L’administration va ouvrir les postes vacants à l’internat. Notre fédération pointe un manque d’attractivité des MT et infirmières et revendique un véritable renforcement de l’ensemble réseau des acteurs de prévention. Dans certains départements, 30% des plages de visite ne sont pas pourvues, au global 15% du volume des visites médicales n’ont pas été honorées. Dans un contexte de vacances de MT, cette situation est inacceptable.
Pour nous, il faut trouver une solution avec les directions et les services RH. Autre point dénoncé par la fédération, les préconisations des médecins et les aménagements de postes refusés par les directions sont en augmentation. Le ministère doit suivre et analyser ces refus inacceptables.
Budget 2025
Au 15 novembre 2025, la moyenne des engagements s’établit à 86% et atteint 96% pour les enveloppes régionales dédiées aux formations. Construire les victoires de demain !
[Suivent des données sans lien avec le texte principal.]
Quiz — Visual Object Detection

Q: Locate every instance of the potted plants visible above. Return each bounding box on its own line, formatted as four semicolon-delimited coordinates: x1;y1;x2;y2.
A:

Les dépenses payées sur l’enveloppe ministérielle se répartissent entre les projets directionnels :
- Pour la Douane : quatre projets ont été retenus - Réaménagement du Bureau de Douanes d’Amiens (DR d’Amiens) Montant du projet : 36 122 € - Insonorisation du bureau de FAA’A (Polynésie française) Montant du projet : 4 354 € - Formation à la sécurité des contrôles sur autoroute (DR de Bayonne) Montant du projet : 2 880 € - Actions de prévention dans les services techniques automobiles : Montant du projet : 20 253 €
- Pour l’INSEE : deux projets ont été retenus - Un co-financement de la plateforme d’écoute Prosconsulte et du bouton d’alerte Wary-me, Montant du projet : 9 000 € et 9 500 € - Formations et actions pilotées par le bureau SRH3B (soutien psychologique du marché Qualisocial, abonnement Kiplin (lutte contre la sédentarité), webinaire sur les addictions, convention France Victime) : 253 232 €
- Pour l’enveloppe centrale (AC, DGFIP, INSEE, Douane, Tracfin), au 15 novembre, la consommation s’élève à 418 960 € portant principalement sur des aménagements de poste.
- Enveloppe des DREETS, la consommation s’élève à 18 351 € portant sur des aménagements de poste.
- Enveloppe SCL, la consommation s’élève à 42 477 € portant sur des formations et des mesures des valeurs limites d’exposition professionnelle à un produit chimique.
La totalité de l’enveloppe dédiée à Mayotte soit 50 000€, a été consommée : 1/3 pour la sécurisation de véhicules et le reste par l’achat de fauteuils ergonomiques, bureaux et stores en remplacement de ceux abimés par la tempête Chido.
En fin d’année, l’administration annonçait le maintien du budget dédié pour 2026.
Pour nous , c’est une nécessité afin de préserver notre politique ministérielle SSCT, mais à ce jour, sans budget voté, nous n’avons aucune certitude quant au montant du budget ministériel de SSCT. Notre politique ministérielle vise à mettre en place des actions de prévention en faveur de la santé et de la sécurité des agents.
Au-delà du travail important des acteurs ministériels, des guides et fiches élaborés en instance, on constate un décalage entre la volonté du secrétariat général et l’appropriation par les directions. La mise en place des nouvelles instances a déplacé le focus, mais les instances directionnelles ne sont pas au niveau attendu.
Malgré le contexte actuel, les directions disposent d’un budget non négligeable. Les instances directionnelles doivent décliner notre politique SSCT et appliquer les critères posés par la Formation Spécialisée Ministérielle, au plus près des agents.